What is the height of an empty BST when using it in context for balancing?

Question

Suppose the datatype for a BST is defined as follows (in SML)

datatype 'a bst_Tree =
   Empty
 | Node of (int * 'a) * 'a bst_Tree * 'a bst_Tree;

So there are two cases one in which the BST is Empty or it can have a (key,value) as well as two children.

Now, for the case of an AVL where the condition is

In an AVL tree, the heights of the two child subtrees of any node differ by at most one
_{- AVL tree Wikipedia}

I want to able to create a height function for use to check whether the tree is balanced. My current setup is as follows

fun height (Empty) = ~1
  | height (Node(v, Empty, Empty)) = 0 (* Redundant matching because of third case *)
  | height (Node(v, L, R)) = 1 + Int.max(height(L),height(R))

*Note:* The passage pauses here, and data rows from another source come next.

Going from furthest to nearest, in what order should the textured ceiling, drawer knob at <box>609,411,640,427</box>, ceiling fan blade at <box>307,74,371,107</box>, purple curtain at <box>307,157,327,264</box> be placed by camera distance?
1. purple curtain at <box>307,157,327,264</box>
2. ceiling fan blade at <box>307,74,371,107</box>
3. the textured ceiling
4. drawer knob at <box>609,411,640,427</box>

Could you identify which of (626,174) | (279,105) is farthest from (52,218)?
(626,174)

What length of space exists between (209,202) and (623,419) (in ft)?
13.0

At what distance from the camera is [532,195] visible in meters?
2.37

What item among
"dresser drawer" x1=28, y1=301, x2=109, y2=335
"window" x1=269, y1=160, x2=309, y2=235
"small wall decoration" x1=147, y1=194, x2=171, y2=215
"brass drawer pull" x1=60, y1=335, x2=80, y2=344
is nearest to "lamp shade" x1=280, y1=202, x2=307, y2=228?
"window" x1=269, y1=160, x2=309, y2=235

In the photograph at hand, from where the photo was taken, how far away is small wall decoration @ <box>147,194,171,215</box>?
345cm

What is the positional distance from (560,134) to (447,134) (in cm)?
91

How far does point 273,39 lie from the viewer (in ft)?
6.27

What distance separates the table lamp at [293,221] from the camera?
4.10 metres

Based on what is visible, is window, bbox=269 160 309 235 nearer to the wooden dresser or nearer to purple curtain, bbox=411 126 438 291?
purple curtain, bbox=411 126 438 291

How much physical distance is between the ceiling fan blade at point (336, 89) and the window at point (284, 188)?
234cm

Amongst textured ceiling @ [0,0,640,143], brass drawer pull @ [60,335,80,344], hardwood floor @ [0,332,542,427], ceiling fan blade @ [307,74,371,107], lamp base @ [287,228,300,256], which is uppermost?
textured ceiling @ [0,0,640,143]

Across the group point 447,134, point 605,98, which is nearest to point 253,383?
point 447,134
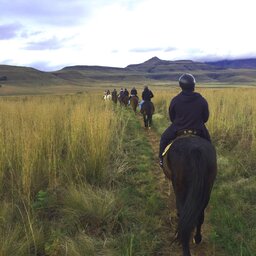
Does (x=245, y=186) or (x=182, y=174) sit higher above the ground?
(x=182, y=174)

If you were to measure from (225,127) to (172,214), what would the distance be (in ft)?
19.2

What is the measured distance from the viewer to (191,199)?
160 inches

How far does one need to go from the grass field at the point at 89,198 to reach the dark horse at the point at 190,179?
59cm

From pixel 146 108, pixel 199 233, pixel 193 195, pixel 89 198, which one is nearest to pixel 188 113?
pixel 193 195

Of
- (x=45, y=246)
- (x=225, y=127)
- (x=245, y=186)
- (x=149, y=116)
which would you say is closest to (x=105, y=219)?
(x=45, y=246)

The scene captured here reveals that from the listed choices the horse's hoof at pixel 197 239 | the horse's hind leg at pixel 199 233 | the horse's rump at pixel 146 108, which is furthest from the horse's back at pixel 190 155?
the horse's rump at pixel 146 108

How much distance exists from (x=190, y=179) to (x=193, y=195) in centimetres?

I tried to separate the Tree into three conditions

1. A empty Tree
2. A Tree with a root node
3. A populated tree

The reason for this is that there does not seem to be a canonical source on what the value is for the height of an Empty Tree as opposed to one in which only has a root. For the purposes of my balance function it did the job, but I rather try to understand why there isn't a canonical answer for the height of an Empty Tree.

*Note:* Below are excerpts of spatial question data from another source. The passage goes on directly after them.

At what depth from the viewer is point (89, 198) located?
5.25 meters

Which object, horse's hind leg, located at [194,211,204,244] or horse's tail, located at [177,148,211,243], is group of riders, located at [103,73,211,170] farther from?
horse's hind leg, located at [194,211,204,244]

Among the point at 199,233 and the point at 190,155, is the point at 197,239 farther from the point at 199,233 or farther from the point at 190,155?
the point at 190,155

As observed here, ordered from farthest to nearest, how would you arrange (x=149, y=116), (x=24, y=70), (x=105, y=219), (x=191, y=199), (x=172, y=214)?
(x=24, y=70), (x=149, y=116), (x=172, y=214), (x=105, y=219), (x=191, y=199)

There is a canonical answer, in a matter of speaking on Wikipedia but while initially doing research on this on Stack Overflow I arrived at many comments stating this to be wrong/incorrect/unconventional

Conventionally, the value −1 corresponds to a subtree with no nodes, whereas zero corresponds to a subtree with one node.)

I grabbed the question from which my uncertainty appeared

What is the definition for the height of a tree?

I think you should take a look at the Dictionary of Algorithms and Data Structures at the NIST website. There definition for height says a single node is height 0.

The definition of a valid tree does include an empty structure. The site doesn't mention the height of such a tree, but based on the definition of the height, it should also be 0.

Answer 1

The height of a rooted tree is defined as the length of the longest simple leaf-to-root path

In the case of a 2 node tree, then clearly this length is 1.

In the case of a 1 node tree (a tree with just the root) then the length has to be 0. (There are 0 edges on the path from the leaf to the root.)

In the case of a 0 node tree, well -1 doesn't make sense. It is a distance and must have a value $\geq 0$, but neither does it make sense to try and measure the length of null.

-1 is sometimes chosen because of its consistency with this recurrence relation for the height of nodes: (which is basically the same as what you posted above)

height(null) = -1
height((v, left, right)) = max(height(left), height(right)) + 1

but we could just as easily define:

height((v, null, null)) = 0
height(null) = 0
height((v, left, right)) = max(height(left), height(right)) + 1

Answer 2

Any constant works as the height of Empty, because only the difference of heights is important for balancing. So, why not choose 0?